ARNAS Brotzu, FP CGIL, CISL FP e FIALS proclamano lo stato di agitazione
Le sigle sindacali FP CGIL, CISL FP e FIALS di Cagliari hanno proclamato ufficialmente lo stato di agitazione per tutto il personale del Comparto Sanità dell’ARNAS G. Brotzu. La decisione, formalizzata in una nota congiunta inviata al Prefetto e ai vertici della sanità sarda, scaturisce da una rottura totale del confronto aziendale. Al centro della protesta ci sono le gravi criticità strutturali che affliggono il principale polo ospedaliero ad alta specializzazione della Sardegna.
I sindacati denunciano una carenza cronica di organico e carichi di lavoro diventati ormai insostenibili per operatori, infermieri e amministrativi. A questo si aggiunge un’allarmante emorragia di personale, che sceglie sempre più spesso le dimissioni volontarie o la mobilità verso altre aziende. Una fuga di competenze che mette a rischio la memoria storica e la sicurezza operativa dei presidi. Il ricorso sistematico a straordinari e prestazioni aggiuntive ha superato la soglia di tollerabilità psicofisica, intaccando il diritto al riposo.

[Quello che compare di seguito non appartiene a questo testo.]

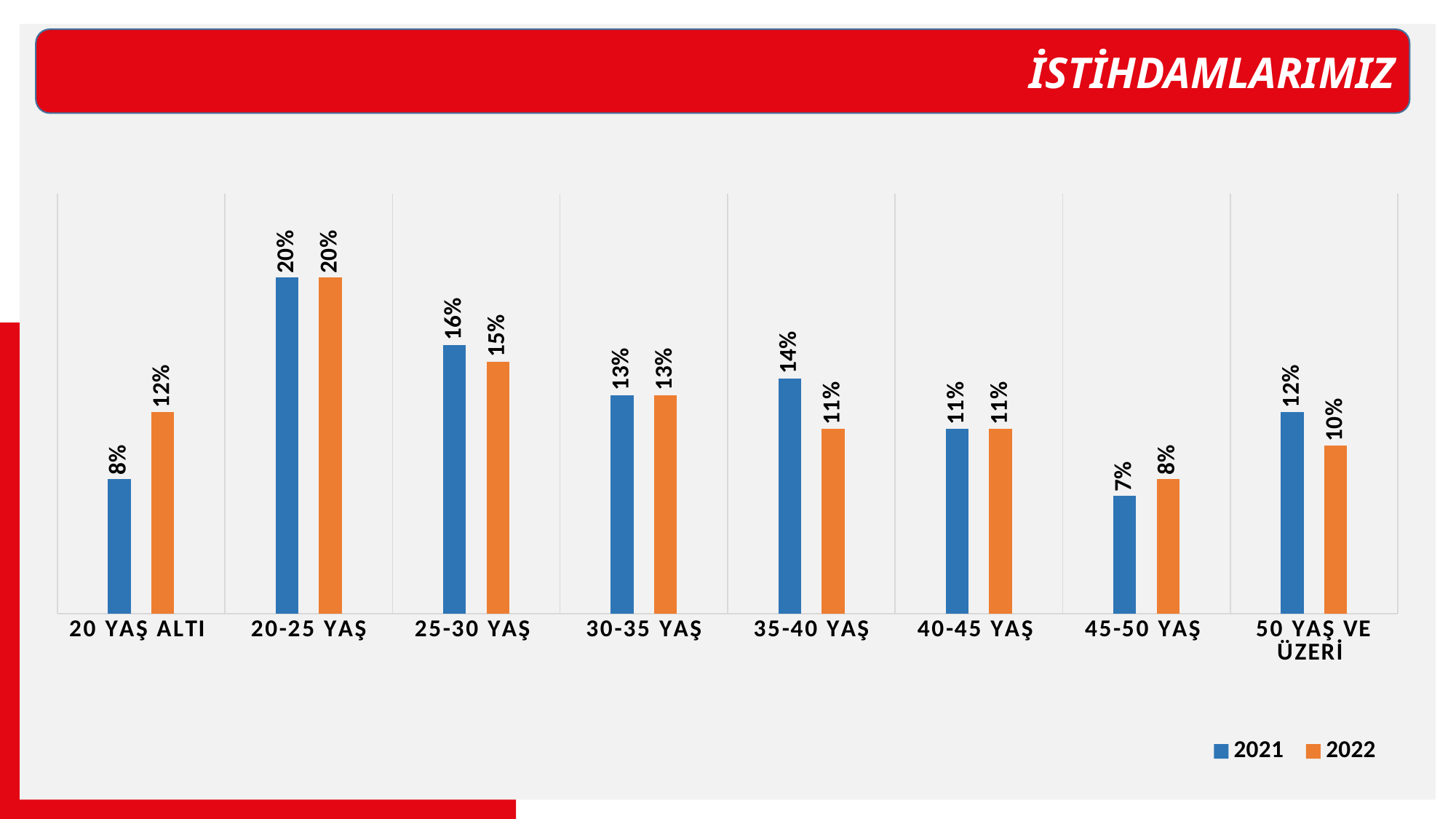
What is the 2021 value for 35-40 YAŞ? 14% What is the 2022 value for 50 YAŞ VE ÜZERİ? 10% Which is larger for 35-40 YAŞ, the 2021 value or the 2022 value? 2021 What kind of chart is shown on the slide? Bar chart What is the 2022 value for 25-30 YAŞ? 15% How many age groups are shown on the x axis? 8 What colour represents the 2022 series? Orange Which age group has the highest 2021 value? 20-25 YAŞ What is the 2021 value for 20 YAŞ ALTI? 8% Which age group has the lowest 2021 value? 45-50 YAŞ What is the difference between the 2021 and 2022 values for 20 YAŞ ALTI? 4% How many series does the legend list? 2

Per queste ragioni, sono state attivate immediate azioni di mobilitazione. Tra le misure principali figurano il blocco totale del lavoro straordinario e la sospensione delle prestazioni aggiuntive. Verrà inoltre preteso il rigido rispetto dell’orario contrattuale, compresi i tempi di vestizione e passaggio di consegne. I rappresentanti dei lavoratori chiedono l’attivazione immediata delle procedure di raffreddamento e conciliazione. In mancanza di risposte tempestive, lo sciopero generale aziendale sarà il prossimo passo inevitabile.